If we hold our stories in our hands and scrutinize them, will they change or will they disappear, and doesn’t the former mean the latter? If something takes on a different form, it is no longer what it was. This means that we can dislodge it from its stronghold and it loses some of its power over us.

Sitting quietly and observing our stories stomp into our minds in a relentless bid to take over is one way to recognize that we aren’t our stories; why would the deepest, most lasting parts of ourselves give us such grief and be so susceptible to transformation? Journaling—writing variations of our stories down—is another powerful way to get them out, separate from them and begin to see them for what they really are.

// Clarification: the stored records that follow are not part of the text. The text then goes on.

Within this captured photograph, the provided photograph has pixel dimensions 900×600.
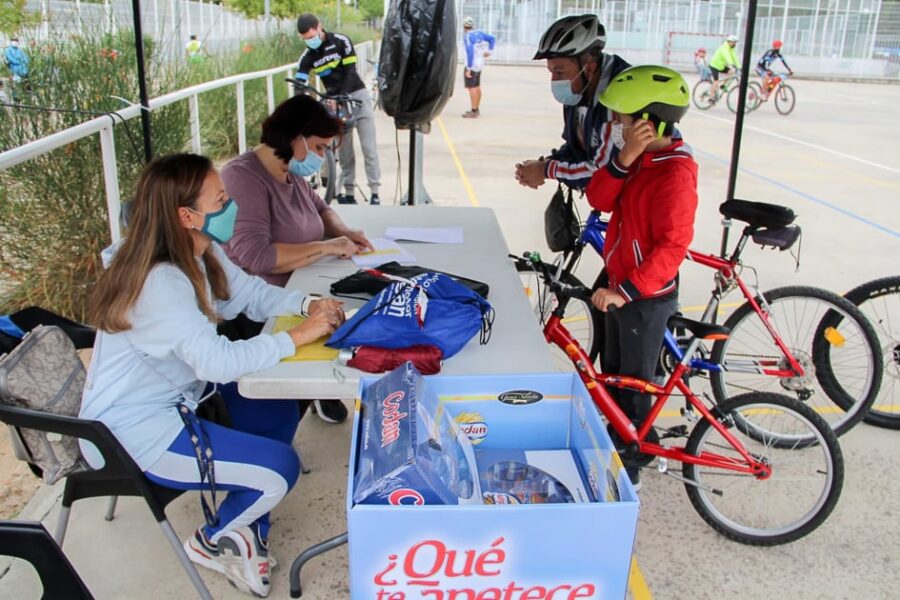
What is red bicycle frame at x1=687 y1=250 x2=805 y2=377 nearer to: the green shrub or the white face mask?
the white face mask

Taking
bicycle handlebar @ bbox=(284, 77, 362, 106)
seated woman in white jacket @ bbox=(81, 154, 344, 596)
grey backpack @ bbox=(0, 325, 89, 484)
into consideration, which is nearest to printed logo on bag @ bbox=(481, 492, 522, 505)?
seated woman in white jacket @ bbox=(81, 154, 344, 596)

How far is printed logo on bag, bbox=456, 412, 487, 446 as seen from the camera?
5.59ft

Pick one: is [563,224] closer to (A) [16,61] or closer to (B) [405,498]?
(B) [405,498]

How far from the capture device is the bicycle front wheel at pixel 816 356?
3057 mm

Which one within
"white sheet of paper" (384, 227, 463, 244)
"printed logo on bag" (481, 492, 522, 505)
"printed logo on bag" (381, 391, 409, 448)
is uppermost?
"printed logo on bag" (381, 391, 409, 448)

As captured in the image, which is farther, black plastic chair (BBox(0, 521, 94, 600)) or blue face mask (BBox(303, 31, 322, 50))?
blue face mask (BBox(303, 31, 322, 50))

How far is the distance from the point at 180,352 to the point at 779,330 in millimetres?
2514

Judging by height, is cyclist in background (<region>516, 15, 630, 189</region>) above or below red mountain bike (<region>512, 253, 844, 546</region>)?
above

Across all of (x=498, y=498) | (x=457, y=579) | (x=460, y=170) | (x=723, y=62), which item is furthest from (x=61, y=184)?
(x=723, y=62)

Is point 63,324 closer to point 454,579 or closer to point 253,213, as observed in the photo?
point 253,213

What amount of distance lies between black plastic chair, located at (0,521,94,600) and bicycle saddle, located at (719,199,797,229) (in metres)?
2.57

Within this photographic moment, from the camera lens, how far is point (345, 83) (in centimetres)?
711

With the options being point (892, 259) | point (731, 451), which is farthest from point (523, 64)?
point (731, 451)

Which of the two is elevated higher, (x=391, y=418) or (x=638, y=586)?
(x=391, y=418)
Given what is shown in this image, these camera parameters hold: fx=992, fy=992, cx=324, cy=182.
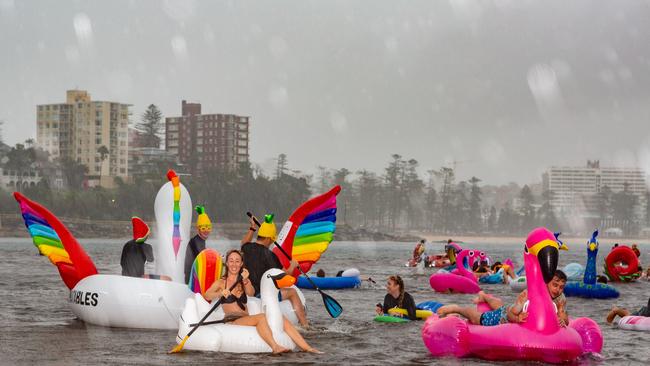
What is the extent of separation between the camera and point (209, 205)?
14662 centimetres

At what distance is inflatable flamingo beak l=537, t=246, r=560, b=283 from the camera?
37.9 feet

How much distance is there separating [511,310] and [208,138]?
17624 centimetres

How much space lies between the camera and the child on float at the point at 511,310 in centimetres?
1200

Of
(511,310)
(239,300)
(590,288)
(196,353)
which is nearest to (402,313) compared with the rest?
(511,310)

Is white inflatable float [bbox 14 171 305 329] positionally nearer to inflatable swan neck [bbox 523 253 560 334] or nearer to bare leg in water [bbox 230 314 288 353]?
bare leg in water [bbox 230 314 288 353]

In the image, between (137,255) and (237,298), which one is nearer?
(237,298)

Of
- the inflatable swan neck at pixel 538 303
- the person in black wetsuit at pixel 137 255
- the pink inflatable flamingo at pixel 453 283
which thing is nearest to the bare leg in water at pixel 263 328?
the inflatable swan neck at pixel 538 303

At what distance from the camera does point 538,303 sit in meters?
11.7

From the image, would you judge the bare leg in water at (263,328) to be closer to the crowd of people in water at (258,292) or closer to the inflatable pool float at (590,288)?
the crowd of people in water at (258,292)

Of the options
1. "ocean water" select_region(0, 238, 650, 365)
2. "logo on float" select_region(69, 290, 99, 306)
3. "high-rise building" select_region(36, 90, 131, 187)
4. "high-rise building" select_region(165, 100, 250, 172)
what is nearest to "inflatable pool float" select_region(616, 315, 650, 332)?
"ocean water" select_region(0, 238, 650, 365)

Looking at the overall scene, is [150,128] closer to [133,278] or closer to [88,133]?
[88,133]

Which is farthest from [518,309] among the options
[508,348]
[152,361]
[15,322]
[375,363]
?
[15,322]

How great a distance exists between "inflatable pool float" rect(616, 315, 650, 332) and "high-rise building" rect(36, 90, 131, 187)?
152 metres

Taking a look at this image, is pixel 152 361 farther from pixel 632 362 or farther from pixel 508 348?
pixel 632 362
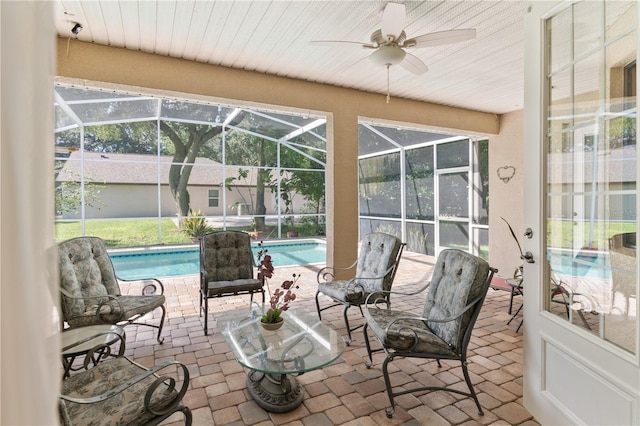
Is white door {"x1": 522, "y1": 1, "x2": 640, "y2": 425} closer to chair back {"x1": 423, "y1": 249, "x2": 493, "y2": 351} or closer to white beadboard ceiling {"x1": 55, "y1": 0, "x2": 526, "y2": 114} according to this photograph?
chair back {"x1": 423, "y1": 249, "x2": 493, "y2": 351}

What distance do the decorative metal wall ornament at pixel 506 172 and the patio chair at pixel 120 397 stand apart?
5.84 metres

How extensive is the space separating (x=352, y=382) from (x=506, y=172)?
492 centimetres

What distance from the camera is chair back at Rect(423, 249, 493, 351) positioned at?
81.6 inches

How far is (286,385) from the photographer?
2.14 meters

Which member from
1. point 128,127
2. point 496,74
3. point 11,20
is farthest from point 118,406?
point 128,127

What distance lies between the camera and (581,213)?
169cm

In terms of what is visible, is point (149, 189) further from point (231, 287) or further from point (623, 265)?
point (623, 265)

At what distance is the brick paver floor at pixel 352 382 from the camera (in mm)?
1963

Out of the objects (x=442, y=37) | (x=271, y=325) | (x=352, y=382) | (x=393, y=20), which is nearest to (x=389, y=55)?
(x=393, y=20)

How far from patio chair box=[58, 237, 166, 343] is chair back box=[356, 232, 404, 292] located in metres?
2.06

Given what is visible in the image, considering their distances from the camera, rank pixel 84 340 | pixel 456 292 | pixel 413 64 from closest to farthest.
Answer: pixel 84 340 → pixel 456 292 → pixel 413 64

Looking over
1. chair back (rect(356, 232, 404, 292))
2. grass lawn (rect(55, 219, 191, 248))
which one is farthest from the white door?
grass lawn (rect(55, 219, 191, 248))

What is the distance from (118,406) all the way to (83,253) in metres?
1.85

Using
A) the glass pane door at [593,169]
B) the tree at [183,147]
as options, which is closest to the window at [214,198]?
the tree at [183,147]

Which takes us that much closer to who we really are.

Let’s love our stories, and honour the humanity that allows us to have and share them, and to learn from each other in this way. Let’s mindfully remain aware that we are creating something every time we tell a story, and that this act of creation has come about to serve a purpose. Only we can determine what that purpose is and how we feel about it.

And when and if the time comes, let’s recognize that there is so much more to who we are than the stories that have brought us here, and that we have the power to lay them gently aside as we continue on our path of evolution.